Largo Baracche – Recensione

“Largo Baracche” di Gaetano Di Vaio un viaggio senza filtri nel microcosmo dei Quartieri Spagnoli

Regia:Gaetano Di Vaio – Genere: Documentario, colore, 65 minuti – Produzione: Italia, 2013.

largo-baraccheLa città di Napoli è stata raccontata molto spesso dal cinema e dalla fiction nel suo lato più oscuro. Non è il caso di “Largo Baracche”, documentario di Gaetano Di Vaio presentato al Festival Internazionale del Film di Roma.

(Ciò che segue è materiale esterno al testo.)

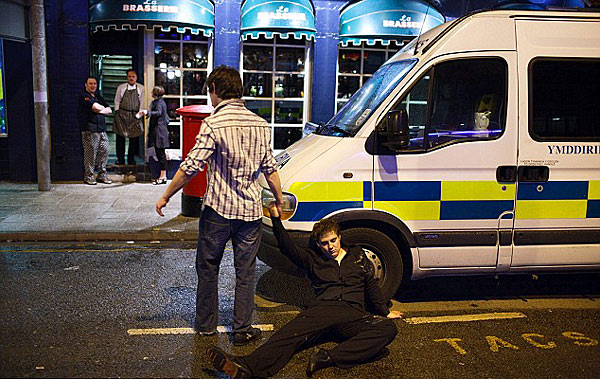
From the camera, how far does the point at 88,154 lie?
11344mm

L’ex delinquente, diventato prima attore, poi regista e infine produttore ci conduce nel cuore della città, nei quartieri spagnoli. Nati nel XVI secolo per ospitare le guarnigioni militari spagnole e diventati subito luogo malfamato, lo sono ancora. Eppure, Di Vaio, che nel suo film ci mette la faccia e li racconta in una chiave diversa. E lo fa con le storie di Carmine, Gennaro, Gianni, Mariano, Giuseppe e Antonio, una batteria che non fa rapine o altro. Anzi, insieme lottano per un futuro migliore nonostante le difficoltà che incontrano quotidianamente. Nei loro visi e nelle loro parole c’è tutta la “meglio gioventù” di Napoli.

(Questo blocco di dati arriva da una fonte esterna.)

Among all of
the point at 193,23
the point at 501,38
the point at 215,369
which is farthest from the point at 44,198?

Diviso in micro capitoli, il documentario è uno straordinario documento su una zona della città, dove i turisti non vanno, anche se tanto vicina al centro. Giovanni per esempio è figlio del boss “in pensione” Mario Savio detto “’o bellillo”, che senza pentirsi ha rinnegato il suo passato criminale dopo aver passato gran parte della sua vita in carcere. Dopo varie traversie, lui adesso è agli arresti domiciliari accusato di estorsione aggravata da finalità camorristiche. La sua vita viene raccontata al figlio, che non l’ha visto quasi mai, da “Zio Tyson”, ex pugile ed ex killer, che lavorava per il padre. I protagonisti, tutti giovanissimi cercano di scappare dai quartieri. Eppure li amano in un qualche modo, con i loro vicoli stretti e la variegata umanità che ci abita.

Tutto girato con camera a spalla, “Largo Baracche” sembra essere stato un viaggio nel tempo per il regista, che si rivede in loro. Di Vaio è riuscito a raccontare un mondo quasi metafisico, senza filtri con una regia minimale. C’è molta poesia in questo documentario che conferma ancora una volta la validità del genere.

Questo film racconta Napoli senza stereotipi e senza dare giudizi, molto meglio di “Gomorra”. Un film bello che meriterebbe un passaggio televisivo molto più della fiction di Sollima.